Explore alternative ML frameworks in R: caret's unified interface and mlr3's modern object-oriented approach.

caret Package Overview

caret (Classification And REgression Training) was the dominant ML framework in R for over a decade. It provides a unified interface to 200+ models.

💡
Note: caret is in maintenance mode. For new projects, tidymodels is recommended.

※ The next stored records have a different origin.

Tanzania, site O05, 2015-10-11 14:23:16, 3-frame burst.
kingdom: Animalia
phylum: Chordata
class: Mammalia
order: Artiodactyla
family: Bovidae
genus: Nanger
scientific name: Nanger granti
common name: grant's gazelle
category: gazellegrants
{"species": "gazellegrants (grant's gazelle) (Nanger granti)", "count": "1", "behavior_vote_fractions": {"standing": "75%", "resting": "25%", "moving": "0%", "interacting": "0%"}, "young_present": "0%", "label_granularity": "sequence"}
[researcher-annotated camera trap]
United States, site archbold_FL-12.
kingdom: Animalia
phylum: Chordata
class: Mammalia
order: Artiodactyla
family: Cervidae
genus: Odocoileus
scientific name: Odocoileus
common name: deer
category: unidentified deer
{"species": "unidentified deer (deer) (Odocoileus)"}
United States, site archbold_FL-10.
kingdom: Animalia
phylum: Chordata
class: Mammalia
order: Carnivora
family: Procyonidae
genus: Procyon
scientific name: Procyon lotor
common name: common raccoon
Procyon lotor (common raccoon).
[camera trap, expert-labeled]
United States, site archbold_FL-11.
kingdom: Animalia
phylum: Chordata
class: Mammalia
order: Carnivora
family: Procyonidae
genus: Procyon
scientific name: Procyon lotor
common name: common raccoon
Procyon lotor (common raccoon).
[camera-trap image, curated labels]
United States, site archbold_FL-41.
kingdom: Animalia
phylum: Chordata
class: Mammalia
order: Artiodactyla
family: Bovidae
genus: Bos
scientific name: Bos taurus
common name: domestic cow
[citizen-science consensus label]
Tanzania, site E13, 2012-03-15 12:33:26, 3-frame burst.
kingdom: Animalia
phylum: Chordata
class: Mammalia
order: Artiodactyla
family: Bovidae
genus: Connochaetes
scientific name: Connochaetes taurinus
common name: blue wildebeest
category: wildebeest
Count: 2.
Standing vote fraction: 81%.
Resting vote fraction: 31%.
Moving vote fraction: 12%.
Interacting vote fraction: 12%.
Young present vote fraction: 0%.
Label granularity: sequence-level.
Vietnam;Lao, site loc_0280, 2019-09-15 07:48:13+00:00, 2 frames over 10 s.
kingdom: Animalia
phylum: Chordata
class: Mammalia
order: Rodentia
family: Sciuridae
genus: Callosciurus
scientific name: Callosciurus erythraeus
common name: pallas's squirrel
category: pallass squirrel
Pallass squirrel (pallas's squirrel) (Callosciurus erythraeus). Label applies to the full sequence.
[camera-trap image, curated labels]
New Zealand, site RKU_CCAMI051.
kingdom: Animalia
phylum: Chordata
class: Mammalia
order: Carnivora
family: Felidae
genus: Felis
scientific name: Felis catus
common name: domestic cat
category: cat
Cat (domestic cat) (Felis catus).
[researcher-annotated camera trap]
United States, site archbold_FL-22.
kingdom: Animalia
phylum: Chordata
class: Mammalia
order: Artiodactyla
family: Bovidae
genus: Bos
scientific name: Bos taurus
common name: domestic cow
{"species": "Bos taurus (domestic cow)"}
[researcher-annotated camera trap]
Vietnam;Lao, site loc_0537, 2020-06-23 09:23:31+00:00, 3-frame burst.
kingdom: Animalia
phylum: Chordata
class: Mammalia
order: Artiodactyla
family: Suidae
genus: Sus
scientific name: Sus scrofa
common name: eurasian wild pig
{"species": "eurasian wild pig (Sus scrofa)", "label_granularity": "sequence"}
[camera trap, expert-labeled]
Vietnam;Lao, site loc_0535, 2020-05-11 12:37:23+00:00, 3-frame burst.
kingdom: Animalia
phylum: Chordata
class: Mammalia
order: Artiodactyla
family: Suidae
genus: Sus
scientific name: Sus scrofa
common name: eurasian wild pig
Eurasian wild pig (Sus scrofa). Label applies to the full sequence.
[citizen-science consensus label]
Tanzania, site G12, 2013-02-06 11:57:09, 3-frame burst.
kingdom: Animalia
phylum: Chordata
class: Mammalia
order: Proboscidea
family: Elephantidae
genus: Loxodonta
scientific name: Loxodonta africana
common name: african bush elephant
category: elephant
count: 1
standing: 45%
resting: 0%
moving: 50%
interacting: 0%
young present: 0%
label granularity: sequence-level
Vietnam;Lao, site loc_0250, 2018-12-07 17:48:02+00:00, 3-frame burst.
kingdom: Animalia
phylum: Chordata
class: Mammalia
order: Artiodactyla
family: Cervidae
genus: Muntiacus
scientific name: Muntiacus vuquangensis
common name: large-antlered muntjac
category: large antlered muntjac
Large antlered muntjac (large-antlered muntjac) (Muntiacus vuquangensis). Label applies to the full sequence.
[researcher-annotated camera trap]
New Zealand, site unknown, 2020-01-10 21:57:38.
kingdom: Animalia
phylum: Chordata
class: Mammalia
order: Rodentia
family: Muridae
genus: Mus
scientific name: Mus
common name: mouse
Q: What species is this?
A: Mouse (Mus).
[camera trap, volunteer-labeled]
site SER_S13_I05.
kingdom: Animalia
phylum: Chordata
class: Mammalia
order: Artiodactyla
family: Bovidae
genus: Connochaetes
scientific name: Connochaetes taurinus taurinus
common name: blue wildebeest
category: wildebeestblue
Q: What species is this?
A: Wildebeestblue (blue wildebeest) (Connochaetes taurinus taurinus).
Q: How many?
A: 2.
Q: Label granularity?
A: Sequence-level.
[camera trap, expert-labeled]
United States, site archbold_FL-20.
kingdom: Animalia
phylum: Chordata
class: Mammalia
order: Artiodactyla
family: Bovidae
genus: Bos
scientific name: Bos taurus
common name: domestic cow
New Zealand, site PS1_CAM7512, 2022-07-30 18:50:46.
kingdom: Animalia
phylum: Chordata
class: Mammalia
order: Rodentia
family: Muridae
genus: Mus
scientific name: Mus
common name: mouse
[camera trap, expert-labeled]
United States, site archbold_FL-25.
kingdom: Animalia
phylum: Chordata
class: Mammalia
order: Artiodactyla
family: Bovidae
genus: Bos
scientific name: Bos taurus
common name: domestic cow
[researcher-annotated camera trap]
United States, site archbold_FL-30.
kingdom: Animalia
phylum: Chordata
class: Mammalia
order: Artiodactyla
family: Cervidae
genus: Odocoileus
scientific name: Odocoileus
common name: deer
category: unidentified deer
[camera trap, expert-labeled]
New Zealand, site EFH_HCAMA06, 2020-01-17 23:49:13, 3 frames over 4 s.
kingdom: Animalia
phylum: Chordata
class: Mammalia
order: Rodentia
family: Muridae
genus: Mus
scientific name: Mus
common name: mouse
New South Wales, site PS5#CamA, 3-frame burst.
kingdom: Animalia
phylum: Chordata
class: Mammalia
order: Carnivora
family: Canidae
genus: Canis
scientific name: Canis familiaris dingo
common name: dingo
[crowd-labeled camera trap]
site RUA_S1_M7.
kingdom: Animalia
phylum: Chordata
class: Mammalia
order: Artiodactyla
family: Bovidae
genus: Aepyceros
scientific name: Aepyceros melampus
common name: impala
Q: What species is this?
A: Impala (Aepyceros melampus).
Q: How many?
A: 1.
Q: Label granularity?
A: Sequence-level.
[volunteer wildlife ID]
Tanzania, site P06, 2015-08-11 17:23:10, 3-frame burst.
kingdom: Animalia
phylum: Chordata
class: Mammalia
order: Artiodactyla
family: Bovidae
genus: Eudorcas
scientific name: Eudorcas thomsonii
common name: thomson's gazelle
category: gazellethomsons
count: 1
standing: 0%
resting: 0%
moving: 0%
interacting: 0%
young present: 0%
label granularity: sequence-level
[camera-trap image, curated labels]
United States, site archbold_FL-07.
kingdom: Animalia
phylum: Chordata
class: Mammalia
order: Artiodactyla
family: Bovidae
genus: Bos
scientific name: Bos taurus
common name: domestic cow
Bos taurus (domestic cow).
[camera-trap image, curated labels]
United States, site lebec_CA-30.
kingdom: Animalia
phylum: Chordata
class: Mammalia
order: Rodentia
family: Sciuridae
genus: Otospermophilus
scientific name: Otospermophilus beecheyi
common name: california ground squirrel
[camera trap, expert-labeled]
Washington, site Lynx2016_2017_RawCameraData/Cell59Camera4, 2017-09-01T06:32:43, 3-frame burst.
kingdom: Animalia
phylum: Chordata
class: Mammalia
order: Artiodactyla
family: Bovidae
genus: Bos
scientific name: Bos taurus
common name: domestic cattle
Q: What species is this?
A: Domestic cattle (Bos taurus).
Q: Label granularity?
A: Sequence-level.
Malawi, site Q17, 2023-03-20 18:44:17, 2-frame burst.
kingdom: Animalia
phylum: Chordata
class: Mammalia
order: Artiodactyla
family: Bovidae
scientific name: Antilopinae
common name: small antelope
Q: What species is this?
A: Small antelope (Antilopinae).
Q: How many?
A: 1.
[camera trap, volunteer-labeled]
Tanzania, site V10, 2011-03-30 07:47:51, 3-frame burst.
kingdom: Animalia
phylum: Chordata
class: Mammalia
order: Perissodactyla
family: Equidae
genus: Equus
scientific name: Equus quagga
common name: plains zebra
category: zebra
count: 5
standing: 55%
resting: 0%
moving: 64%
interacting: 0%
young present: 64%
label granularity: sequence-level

However, you will encounter caret in existing codebases and tutorials, so it is worth understanding.

The train() Function

R
library(caret)

# Train a random forest with cross-validation
set.seed(42)
ctrl <- trainControl(method = "cv", number = 10)

model <- train(
  Species ~ .,
  data = iris,
  method = "rf",          # Random forest
  trControl = ctrl,
  tuneLength = 5          # Try 5 parameter combinations
)

print(model)
plot(model)

# Predictions
preds <- predict(model, newdata = iris)
confusionMatrix(preds, iris$Species)

Preprocessing with caret

R
# preProcess for data transformation
pp <- preProcess(iris[, 1:4], method = c("center", "scale"))
scaled <- predict(pp, iris[, 1:4])

# Or include preprocessing in train()
model <- train(
  Species ~ .,
  data = iris,
  method = "knn",
  preProcess = c("center", "scale"),
  trControl = ctrl,
  tuneGrid = data.frame(k = c(3, 5, 7, 9, 11))
)

Comparing Models in caret

R
# Train multiple models
rf_model <- train(Species ~ ., data = iris, method = "rf", trControl = ctrl)
svm_model <- train(Species ~ ., data = iris, method = "svmRadial", trControl = ctrl)
knn_model <- train(Species ~ ., data = iris, method = "knn", trControl = ctrl)

# Compare
results <- resamples(list(RF = rf_model, SVM = svm_model, KNN = knn_model))
summary(results)
bwplot(results)

mlr3 Framework

mlr3 is a modern, object-oriented ML framework for R. It uses R6 classes and a task/learner/resampling paradigm.

R
library(mlr3)
library(mlr3learners)

# Define a task
task <- TaskClassif$new(id = "iris", backend = iris, target = "Species")

# Define a learner
learner <- lrn("classif.ranger", num.trees = 500)

# Define resampling
resampling <- rsmp("cv", folds = 10)

# Run the experiment
rr <- resample(task, learner, resampling)
rr$aggregate(msr("classif.acc"))

mlr3 Pipelines

R
library(mlr3pipelines)

# Build a pipeline: scale -> PCA -> random forest
graph <- po("scale") %>>%
  po("pca") %>>%
  po("learner", lrn("classif.ranger"))

# Convert to a learner
graph_learner <- as_learner(graph)
graph_learner$train(task)

When to Use Which Framework

FrameworkBest ForStrengths
tidymodelsNew projects, tidyverse usersTidy syntax, active development, great documentation
caretQuick prototyping, legacy code200+ models, simple API, one function does it all
mlr3Complex experiments, benchmarkingFlexible pipelines, R6 classes, extensible
Recommendation: Start with tidymodels for new projects. It has the best documentation, integrates with the tidyverse, and is under active development by the Posit team. Learn caret and mlr3 when you encounter them in existing codebases.